▶ Extract to read:
▶

Matt Chester: Sujan, we look at these interviews as a way to introduce you to our community members, so let’s start with the basics. What is your role at Wipro and what is your overall background in the utility sector?

Sujan Bose: I lead the utilities grid modernization capabilities at Wipro. I have a team of 150+ industry domain practitioners who provides contextualized solutions to our global utilities clients. I have more than 20 years of experience working for global electric, gas and water utilities across their complete value chains (up-stream, middle-stream and down-stream) and providing end-to-end services. Being responsible for the global utility sector, my team and I closely follow the regional regulatory and market/industry trends to provide contextual solutions to our regional clients. I have worked across various IT/OT capability areas, including both domain and digital workstreams, while collaborating closely with our partnership ecosystem and delivering many transformational projects.


MC: You’re focused today on IoT in the utility sector. Why do you think this is such an important area and why perhaps is some of the adoption of IoT tech taking a long time from the utility side?

SB: We are observing a technology-led transformation in the utilities sector. Digital technologies like IoT, data analytics and user experience innovations have become the key enablers for utility transformation (Digital Utilities 4.0). In utilities, IoT as a technology has significant potential to transform mission-critical business processes such as system ops, work and asset management, metering and billing, and customer support services. IoT provides low-cost, end-to-end solutions from an infrastructure and services perspective, significantly lowering total cost of ownership (TCO), which in turn reduces the cost-to-serve for customers.

Utilities are embracing the vision, and in the evaluation (assessment) phase, performing PoCs/pilots with specific sets of business use cases, platforms, field devices and comms before rolling them out at scale for business value realization. In this process, they are making sure that their investments are protected while also building this capability within a strategic (general purpose) rather than a tactical (fit-to-the-purpose) framework. Their aim is to monetizing some of these investments by building a separate source of revenue outside their regulated businesses.


MC: Are there any key risk areas with an increasingly digitalized utility, such as cybersecurity? And if so, what do you and your teams do to best prepare your utility partners?

SB: Utilities are becoming digital utilities with enhanced digitalized processes and systems. As such, they are naturally exposed to new risks related to cybersecurity vulnerabilities, performance at scale, an ever-increasing comms bandwidth, coupled with new change management initiatives.

◀

▶ Given material:
▶

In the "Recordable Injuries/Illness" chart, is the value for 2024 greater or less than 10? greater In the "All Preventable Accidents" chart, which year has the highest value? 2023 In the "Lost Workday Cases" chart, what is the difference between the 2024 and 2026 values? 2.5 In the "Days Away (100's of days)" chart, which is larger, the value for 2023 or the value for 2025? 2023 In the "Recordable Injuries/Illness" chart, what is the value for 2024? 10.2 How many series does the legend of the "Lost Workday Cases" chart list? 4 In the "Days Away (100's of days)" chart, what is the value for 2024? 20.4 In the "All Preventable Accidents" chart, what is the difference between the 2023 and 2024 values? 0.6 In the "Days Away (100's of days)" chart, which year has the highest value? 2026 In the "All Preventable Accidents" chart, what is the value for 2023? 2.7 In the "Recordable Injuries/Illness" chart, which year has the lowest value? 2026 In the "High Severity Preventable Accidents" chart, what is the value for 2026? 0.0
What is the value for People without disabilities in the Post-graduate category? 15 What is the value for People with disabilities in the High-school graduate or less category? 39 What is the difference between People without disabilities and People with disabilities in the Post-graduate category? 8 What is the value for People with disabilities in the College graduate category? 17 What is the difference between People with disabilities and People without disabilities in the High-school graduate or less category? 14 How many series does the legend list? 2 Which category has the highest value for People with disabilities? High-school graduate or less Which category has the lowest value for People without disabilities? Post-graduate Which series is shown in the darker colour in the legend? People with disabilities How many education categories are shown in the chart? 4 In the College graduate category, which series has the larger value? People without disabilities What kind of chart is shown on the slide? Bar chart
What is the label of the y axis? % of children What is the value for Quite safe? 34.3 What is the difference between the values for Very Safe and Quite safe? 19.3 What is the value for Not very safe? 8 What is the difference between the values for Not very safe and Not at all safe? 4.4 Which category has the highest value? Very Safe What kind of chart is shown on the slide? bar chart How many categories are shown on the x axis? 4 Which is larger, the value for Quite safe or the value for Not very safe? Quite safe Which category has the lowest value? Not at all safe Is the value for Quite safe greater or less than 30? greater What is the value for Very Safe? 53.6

◀

▶ To do:
Answer these from the interview:
1. How large is the team Sujan Bose leads at Wipro?
2. How many years has Sujan Bose worked with global electric, gas and water utilities?
3. Which mission-critical business processes does Sujan Bose say IoT could transform?

▶ Exercise answer:
1. More than 150 industry domain practitioners.
2. More than 20 years.
3. System ops, work and asset management, metering and billing, and customer support services.